## Task directions
Return all the data verbatim but without images.

(Entries taken from a collection)

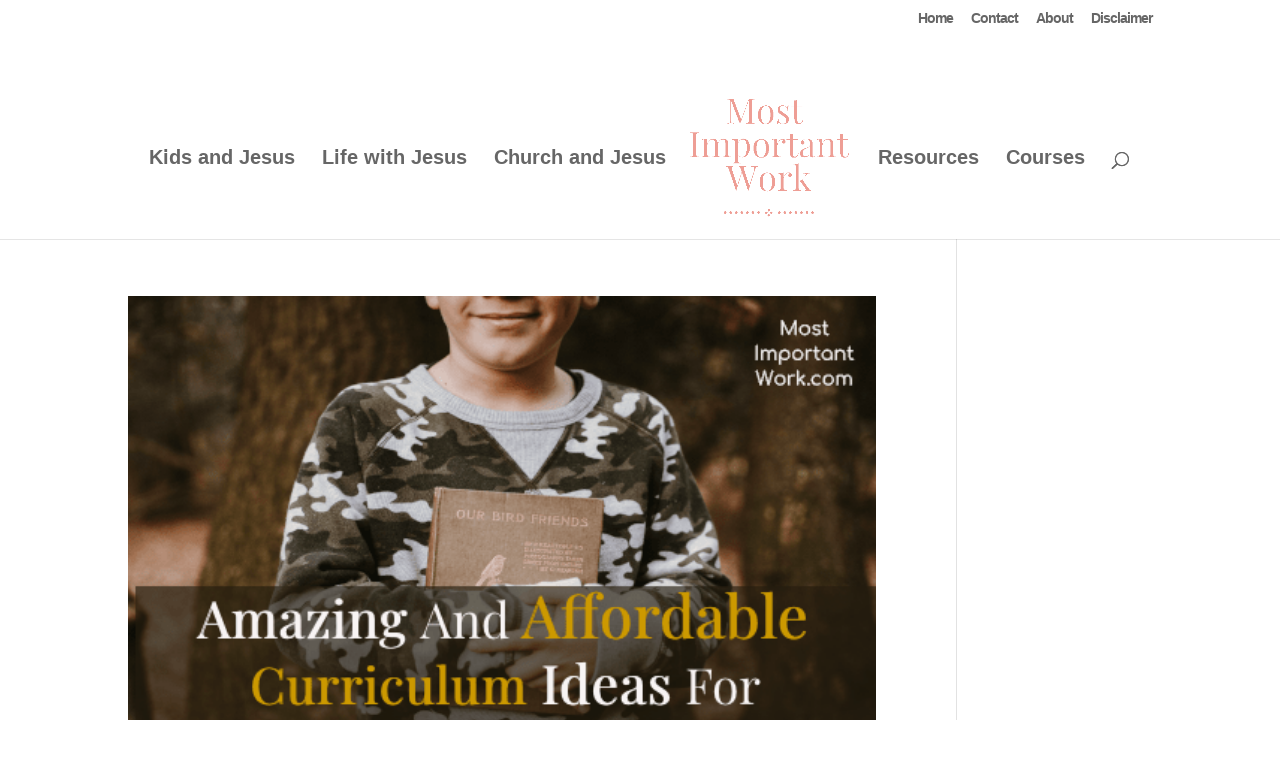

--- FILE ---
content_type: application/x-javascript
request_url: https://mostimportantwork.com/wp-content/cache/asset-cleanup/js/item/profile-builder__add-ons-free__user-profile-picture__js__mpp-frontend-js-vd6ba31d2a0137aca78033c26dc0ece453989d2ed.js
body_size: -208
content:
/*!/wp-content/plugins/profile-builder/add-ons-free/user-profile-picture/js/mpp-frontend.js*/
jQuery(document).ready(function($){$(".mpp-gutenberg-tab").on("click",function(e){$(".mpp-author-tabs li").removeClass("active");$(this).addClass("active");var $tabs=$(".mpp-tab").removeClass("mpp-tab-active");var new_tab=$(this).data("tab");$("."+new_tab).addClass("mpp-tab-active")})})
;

## Response below
--- FILE ---
content_type: application/x-javascript
request_url: https://mostimportantwork.com/wp-content/cache/asset-cleanup/js/item/profile-builder__add-ons-free__user-profile-picture__js__mpp-frontend-js-vd6ba31d2a0137aca78033c26dc0ece453989d2ed.js
body_size: -208
content:
/*!/wp-content/plugins/profile-builder/add-ons-free/user-profile-picture/js/mpp-frontend.js*/
jQuery(document).ready(function($){$(".mpp-gutenberg-tab").on("click",function(e){$(".mpp-author-tabs li").removeClass("active");$(this).addClass("active");var $tabs=$(".mpp-tab").removeClass("mpp-tab-active");var new_tab=$(this).data("tab");$("."+new_tab).addClass("mpp-tab-active")})})
;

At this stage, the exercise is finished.